The Sweet Sound Of Being Right About Soda Bans

Here’s some breaking news: High-school students like drinking soda. Normally this would sound the "duh" alarm, but schools in Maine elected in 2005 to abolish the fizzy drinks in a misguided effort to slim down overweight kids. But lawmakers didn’t base their ban on scientific evidence, and it turns out the theory that soda bans reduce obesity is groundless.
The University of Southern Maine just released a study tested how well those Maine soda bans actually worked to cut down on students’ soda intake. Researchers looked at four schools that eliminated all beverages with sugar (including sodas, juice, and sports drinks) as well as diet sodas. They also examined three schools where vending machines were left alone. The results?

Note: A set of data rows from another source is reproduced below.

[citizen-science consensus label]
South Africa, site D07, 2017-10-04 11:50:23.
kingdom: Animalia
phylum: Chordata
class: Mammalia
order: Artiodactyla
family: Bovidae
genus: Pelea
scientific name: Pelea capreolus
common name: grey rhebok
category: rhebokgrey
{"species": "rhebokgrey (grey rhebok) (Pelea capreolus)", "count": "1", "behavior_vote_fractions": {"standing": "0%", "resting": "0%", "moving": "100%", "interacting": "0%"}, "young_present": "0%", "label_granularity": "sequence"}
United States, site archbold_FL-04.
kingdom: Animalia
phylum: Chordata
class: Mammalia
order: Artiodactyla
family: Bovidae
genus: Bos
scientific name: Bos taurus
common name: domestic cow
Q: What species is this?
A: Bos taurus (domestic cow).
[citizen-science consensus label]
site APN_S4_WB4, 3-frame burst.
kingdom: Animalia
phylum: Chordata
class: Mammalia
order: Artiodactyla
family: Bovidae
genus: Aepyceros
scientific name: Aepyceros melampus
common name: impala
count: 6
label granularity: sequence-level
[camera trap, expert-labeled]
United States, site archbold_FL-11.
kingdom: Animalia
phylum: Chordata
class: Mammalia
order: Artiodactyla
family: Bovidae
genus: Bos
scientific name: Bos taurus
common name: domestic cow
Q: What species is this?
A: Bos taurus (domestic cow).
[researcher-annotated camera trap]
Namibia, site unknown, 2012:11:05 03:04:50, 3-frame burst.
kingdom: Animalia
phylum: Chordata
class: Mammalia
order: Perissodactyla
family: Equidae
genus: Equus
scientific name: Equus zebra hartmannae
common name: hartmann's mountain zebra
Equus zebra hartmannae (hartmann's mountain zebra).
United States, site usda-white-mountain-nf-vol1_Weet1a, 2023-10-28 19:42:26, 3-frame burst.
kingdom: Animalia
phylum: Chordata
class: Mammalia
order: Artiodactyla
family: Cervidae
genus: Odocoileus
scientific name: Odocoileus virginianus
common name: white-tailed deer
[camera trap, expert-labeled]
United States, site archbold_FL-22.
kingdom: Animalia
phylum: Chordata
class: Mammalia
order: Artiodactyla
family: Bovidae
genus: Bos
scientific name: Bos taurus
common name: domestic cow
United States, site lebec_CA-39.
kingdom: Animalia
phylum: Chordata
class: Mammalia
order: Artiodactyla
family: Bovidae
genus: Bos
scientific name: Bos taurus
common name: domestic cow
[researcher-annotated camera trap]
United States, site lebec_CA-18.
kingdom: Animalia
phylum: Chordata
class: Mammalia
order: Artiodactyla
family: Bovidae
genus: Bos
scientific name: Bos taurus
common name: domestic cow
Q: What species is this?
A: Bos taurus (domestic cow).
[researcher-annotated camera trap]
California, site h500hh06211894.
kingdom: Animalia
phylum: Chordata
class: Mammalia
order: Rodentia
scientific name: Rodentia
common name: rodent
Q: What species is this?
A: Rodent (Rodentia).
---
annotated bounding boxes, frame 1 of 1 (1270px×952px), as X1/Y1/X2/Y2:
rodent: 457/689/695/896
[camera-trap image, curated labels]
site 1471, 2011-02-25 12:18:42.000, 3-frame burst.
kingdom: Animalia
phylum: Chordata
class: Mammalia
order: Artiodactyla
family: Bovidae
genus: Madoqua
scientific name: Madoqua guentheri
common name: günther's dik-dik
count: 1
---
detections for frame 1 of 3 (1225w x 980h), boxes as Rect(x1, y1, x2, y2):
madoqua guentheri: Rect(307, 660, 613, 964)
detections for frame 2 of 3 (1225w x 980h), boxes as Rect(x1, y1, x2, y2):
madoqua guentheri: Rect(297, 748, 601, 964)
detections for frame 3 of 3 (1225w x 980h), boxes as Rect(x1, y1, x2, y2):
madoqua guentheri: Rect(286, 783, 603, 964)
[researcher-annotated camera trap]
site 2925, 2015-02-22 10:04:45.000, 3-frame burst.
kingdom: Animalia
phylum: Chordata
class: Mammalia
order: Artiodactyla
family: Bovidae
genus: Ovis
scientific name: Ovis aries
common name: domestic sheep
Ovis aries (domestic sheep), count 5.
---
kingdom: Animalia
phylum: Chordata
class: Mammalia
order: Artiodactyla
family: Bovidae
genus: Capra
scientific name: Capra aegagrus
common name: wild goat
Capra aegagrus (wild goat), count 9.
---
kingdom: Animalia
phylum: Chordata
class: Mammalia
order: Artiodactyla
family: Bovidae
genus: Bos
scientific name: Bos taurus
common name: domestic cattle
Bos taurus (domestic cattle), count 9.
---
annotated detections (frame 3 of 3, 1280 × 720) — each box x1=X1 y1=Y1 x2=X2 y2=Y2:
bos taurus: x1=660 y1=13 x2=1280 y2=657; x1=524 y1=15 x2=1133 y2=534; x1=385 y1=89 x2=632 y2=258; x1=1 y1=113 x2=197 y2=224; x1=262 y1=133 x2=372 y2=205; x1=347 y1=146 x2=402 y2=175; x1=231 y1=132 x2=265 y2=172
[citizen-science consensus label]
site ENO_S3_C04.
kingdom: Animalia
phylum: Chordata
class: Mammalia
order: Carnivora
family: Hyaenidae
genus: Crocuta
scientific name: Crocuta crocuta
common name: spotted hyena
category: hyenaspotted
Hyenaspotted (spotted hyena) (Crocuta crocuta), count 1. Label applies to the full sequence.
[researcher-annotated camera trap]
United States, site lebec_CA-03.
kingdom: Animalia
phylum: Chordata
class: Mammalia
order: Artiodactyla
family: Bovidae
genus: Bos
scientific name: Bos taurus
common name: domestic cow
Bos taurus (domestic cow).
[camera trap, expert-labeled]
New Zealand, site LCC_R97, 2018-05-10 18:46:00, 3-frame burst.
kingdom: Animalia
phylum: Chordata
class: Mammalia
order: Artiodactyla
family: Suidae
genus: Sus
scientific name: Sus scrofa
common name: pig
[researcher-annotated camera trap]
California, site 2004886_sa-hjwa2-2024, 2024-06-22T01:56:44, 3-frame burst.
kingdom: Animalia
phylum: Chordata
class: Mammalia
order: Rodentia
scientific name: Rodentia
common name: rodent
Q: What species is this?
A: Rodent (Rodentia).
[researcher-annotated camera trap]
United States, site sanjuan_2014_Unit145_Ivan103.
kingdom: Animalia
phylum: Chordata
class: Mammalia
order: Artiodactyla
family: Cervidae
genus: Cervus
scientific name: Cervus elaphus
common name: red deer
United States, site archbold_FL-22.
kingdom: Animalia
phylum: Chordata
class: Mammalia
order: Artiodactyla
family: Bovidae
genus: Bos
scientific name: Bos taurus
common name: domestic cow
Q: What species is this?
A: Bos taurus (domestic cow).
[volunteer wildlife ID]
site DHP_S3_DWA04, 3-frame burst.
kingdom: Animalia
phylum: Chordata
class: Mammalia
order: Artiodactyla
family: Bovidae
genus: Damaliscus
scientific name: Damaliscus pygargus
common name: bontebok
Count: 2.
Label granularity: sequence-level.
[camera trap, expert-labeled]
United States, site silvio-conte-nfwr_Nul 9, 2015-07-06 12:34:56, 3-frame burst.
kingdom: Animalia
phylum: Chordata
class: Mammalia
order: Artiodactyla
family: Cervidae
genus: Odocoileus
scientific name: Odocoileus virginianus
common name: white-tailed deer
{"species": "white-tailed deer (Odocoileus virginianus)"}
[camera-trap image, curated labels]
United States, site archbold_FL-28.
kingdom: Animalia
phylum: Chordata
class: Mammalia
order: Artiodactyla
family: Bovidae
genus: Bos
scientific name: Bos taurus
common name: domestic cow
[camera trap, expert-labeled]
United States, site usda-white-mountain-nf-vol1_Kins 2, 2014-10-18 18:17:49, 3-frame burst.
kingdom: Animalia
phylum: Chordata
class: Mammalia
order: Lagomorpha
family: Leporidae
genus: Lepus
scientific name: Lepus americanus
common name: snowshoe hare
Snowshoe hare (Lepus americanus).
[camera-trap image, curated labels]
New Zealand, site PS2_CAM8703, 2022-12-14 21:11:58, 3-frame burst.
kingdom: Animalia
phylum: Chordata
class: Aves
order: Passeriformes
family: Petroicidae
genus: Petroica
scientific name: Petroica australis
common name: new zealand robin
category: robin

The study found boys decreased sugary drink consumption by 15 percent, girls by 18 percent, and this decrease was similar across both groups.
The question of the day… Why did rates go down in the control group, too? Blum says it may have to do with the fact that at the time of the study state officials and lawmakers were heavily promoting messages aimed at reducing obesity. "And there was a slight reduction in the amount of sugar-sweetened beverages available in those controlled schools as well. They weren’t supposed to change but sometimes a vendor would come in and fill up the machines without really doing an inventory."

Bottom line: Soda bans have no impact on what kids choose to drink. The only thing that appears to have made a difference is a campaign encouraging — you guessed it — moderation. And perhaps Maine schools would have seen a real reduction in student obesity if they made sure phys ed was a part of the school day. Getting kids involved in sports and other forms of exercise fosters healthy habits that will serve them well throughout the rest of their lives, unlike soda bans which simply regulate their drink choices for a few hours a day.
Maine Public Radio asked us for our take on the study:

"[It] shows that despite all of the activist groups that have been demonizing soda, and finally having the soda companies in some way or another responding to those groups, that the actual changes they were calling for have had no impact … If you give kids the tools they can use to get active, if you teach them sports, it’s something that they’re going to do directed on their own. There’s no finger-waving involved there. But when you take something away, it’s a finger wave, it’s a slap on the wrist and it eliminates the personal responsibility."

We always knew that one-off food and drink bans were shortsighted, and the scientific community backs us up. But the question remains: Will Maine schools reverse this silly ban now that it’s been exposed as a wrong-headed exercise?